• What you have to do:
Records follow. Pull out every line that contains "reduces".

• Provided information:
====================
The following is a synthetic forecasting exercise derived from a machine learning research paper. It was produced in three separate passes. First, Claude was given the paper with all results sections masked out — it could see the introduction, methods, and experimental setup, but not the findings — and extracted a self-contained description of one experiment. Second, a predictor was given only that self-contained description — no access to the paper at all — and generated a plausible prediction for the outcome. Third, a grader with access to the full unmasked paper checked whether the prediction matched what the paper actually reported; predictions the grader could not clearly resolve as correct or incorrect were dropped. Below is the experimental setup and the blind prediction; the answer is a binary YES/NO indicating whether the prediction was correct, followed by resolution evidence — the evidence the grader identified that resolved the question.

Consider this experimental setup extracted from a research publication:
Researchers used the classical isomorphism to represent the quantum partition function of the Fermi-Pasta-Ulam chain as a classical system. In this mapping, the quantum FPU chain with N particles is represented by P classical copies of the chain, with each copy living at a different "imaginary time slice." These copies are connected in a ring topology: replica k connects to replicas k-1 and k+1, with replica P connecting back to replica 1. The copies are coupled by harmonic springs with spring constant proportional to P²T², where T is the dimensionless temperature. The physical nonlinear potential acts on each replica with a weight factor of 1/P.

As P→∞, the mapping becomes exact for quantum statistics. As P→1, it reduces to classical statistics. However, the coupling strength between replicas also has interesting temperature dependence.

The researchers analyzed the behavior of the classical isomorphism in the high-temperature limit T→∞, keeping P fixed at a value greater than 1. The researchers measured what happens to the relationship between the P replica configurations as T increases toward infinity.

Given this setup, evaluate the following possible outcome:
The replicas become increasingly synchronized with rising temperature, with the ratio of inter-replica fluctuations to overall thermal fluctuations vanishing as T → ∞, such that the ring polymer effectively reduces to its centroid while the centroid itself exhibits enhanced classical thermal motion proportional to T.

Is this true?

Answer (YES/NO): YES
====================
• Response area:
As P→∞, the mapping becomes exact for quantum statistics. As P→1, it reduces to classical statistics. However, the coupling strength between replicas also has interesting temperature dependence.
The replicas become increasingly synchronized with rising temperature, with the ratio of inter-replica fluctuations to overall thermal fluctuations vanishing as T → ∞, such that the ring polymer effectively reduces to its centroid while the centroid itself exhibits enhanced classical thermal motion proportional to T.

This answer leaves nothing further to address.